Excerpts of spatial question data =>
┌──

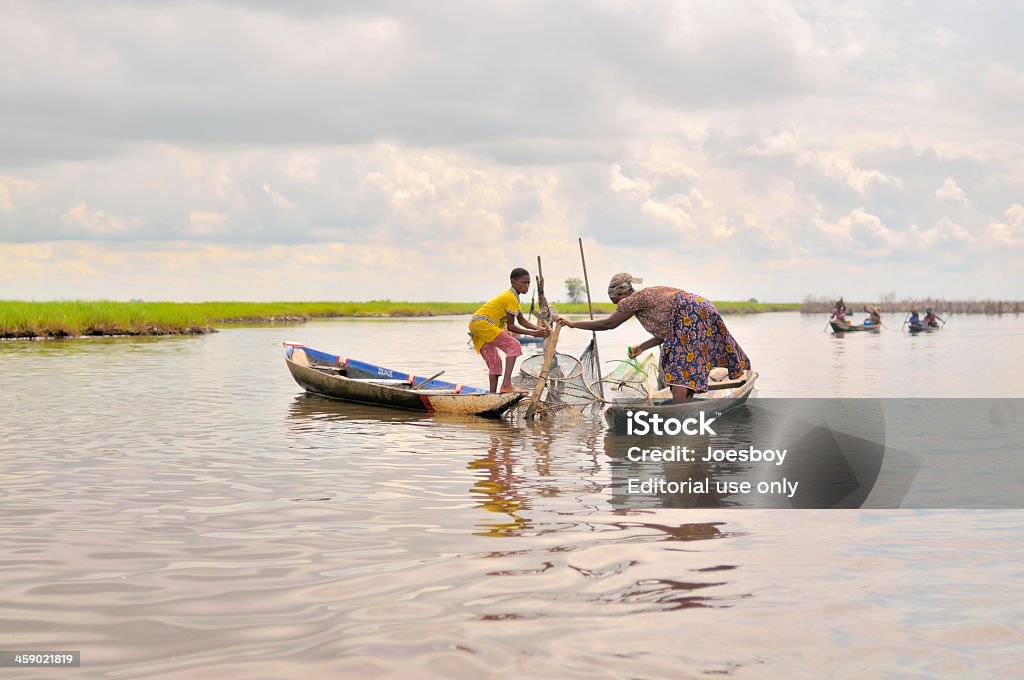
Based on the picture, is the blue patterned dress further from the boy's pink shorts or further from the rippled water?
the boy's pink shorts

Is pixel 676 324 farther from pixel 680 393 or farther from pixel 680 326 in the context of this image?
pixel 680 393

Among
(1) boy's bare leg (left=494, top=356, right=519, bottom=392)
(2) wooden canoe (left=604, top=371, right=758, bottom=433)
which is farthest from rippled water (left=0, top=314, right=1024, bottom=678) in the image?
(1) boy's bare leg (left=494, top=356, right=519, bottom=392)

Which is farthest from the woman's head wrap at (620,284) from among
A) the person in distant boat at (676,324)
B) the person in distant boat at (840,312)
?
the person in distant boat at (840,312)

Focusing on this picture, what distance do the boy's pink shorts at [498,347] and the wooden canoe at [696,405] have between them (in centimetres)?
184

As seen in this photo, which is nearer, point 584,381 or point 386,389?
point 584,381

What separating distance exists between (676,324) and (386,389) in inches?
192

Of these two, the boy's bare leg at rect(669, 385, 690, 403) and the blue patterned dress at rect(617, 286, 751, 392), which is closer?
the blue patterned dress at rect(617, 286, 751, 392)

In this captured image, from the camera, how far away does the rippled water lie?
11.3ft

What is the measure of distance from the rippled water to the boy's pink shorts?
8.46 ft

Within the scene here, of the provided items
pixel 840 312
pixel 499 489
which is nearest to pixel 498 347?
pixel 499 489

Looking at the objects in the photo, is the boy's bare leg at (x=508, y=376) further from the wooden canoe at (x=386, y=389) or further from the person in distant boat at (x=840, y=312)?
the person in distant boat at (x=840, y=312)

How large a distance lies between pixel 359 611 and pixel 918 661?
7.68 ft

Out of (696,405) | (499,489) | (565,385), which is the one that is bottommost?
(499,489)

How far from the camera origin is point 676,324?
9297mm
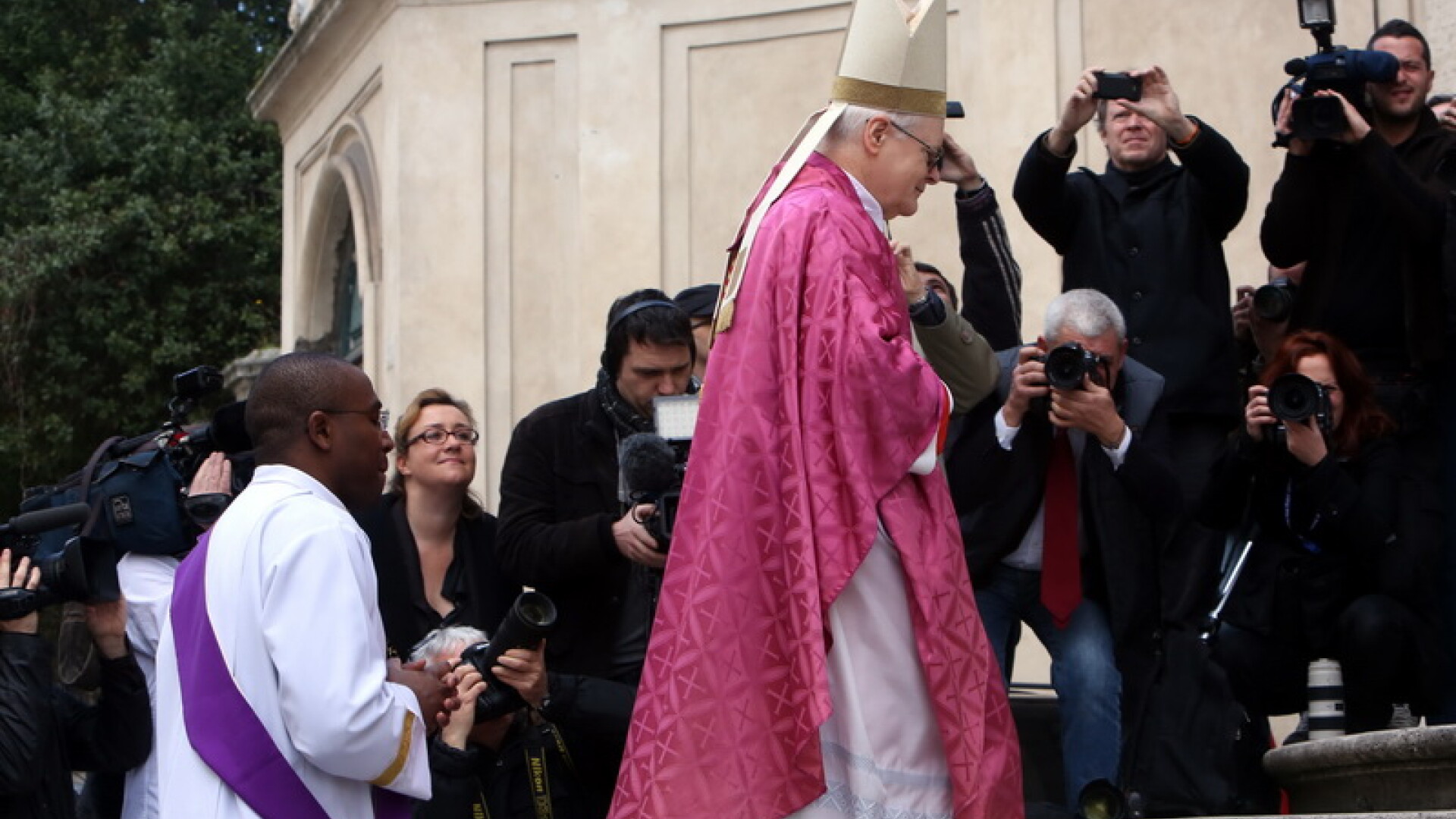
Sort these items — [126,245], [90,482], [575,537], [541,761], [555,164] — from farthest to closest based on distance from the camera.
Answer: [126,245], [555,164], [90,482], [575,537], [541,761]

└──

TASK STATEMENT =>
Copy every one of the rows above word for word, omitting the pictures.

FINISHED EXERCISE =>
Based on the picture, is the blue patterned dress further from the boy's pink shorts or further from the rippled water?
the boy's pink shorts

Is pixel 676 324 farther from pixel 680 393 or farther from pixel 680 326 in the context of this image?
pixel 680 393

Among
(1) boy's bare leg (left=494, top=356, right=519, bottom=392)
(2) wooden canoe (left=604, top=371, right=758, bottom=433)
which is farthest from rippled water (left=0, top=314, right=1024, bottom=678) in the image?
(1) boy's bare leg (left=494, top=356, right=519, bottom=392)

Which is farthest from the woman's head wrap at (620,284) from among
A) the person in distant boat at (676,324)
B) the person in distant boat at (840,312)
?
the person in distant boat at (840,312)

Focusing on this picture, what distance do the boy's pink shorts at [498,347] and the wooden canoe at [696,405] have between them (in centimetres)?
184

As seen in this photo, which is nearer, point 584,381 or point 386,389?
point 584,381

What separating distance exists between (676,324) and (386,389) in inches?
192

Of these two, the boy's bare leg at rect(669, 385, 690, 403) and the blue patterned dress at rect(617, 286, 751, 392), which is closer?
the blue patterned dress at rect(617, 286, 751, 392)

In this captured image, from the camera, how far away does the rippled water lie?
11.3ft

What is the measure of distance from the rippled water to the boy's pink shorts?
8.46 ft

Within the scene here, of the provided items
pixel 840 312
pixel 499 489
which is nearest to pixel 498 347?
pixel 499 489

Looking at the objects in the photo, is the boy's bare leg at (x=508, y=376) further from the wooden canoe at (x=386, y=389) or further from the person in distant boat at (x=840, y=312)?
the person in distant boat at (x=840, y=312)

How large a distance lies between pixel 359 611 and pixel 918 661?
7.68 ft

Out of (696,405) | (499,489) | (565,385), which is the one that is bottommost?
(499,489)

How far from the camera origin is point 676,324?
9297mm
Sort these items — [126,245], [90,482], [575,537], [541,761], [555,164] — from farthest to closest based on distance from the camera.
Answer: [126,245], [555,164], [90,482], [575,537], [541,761]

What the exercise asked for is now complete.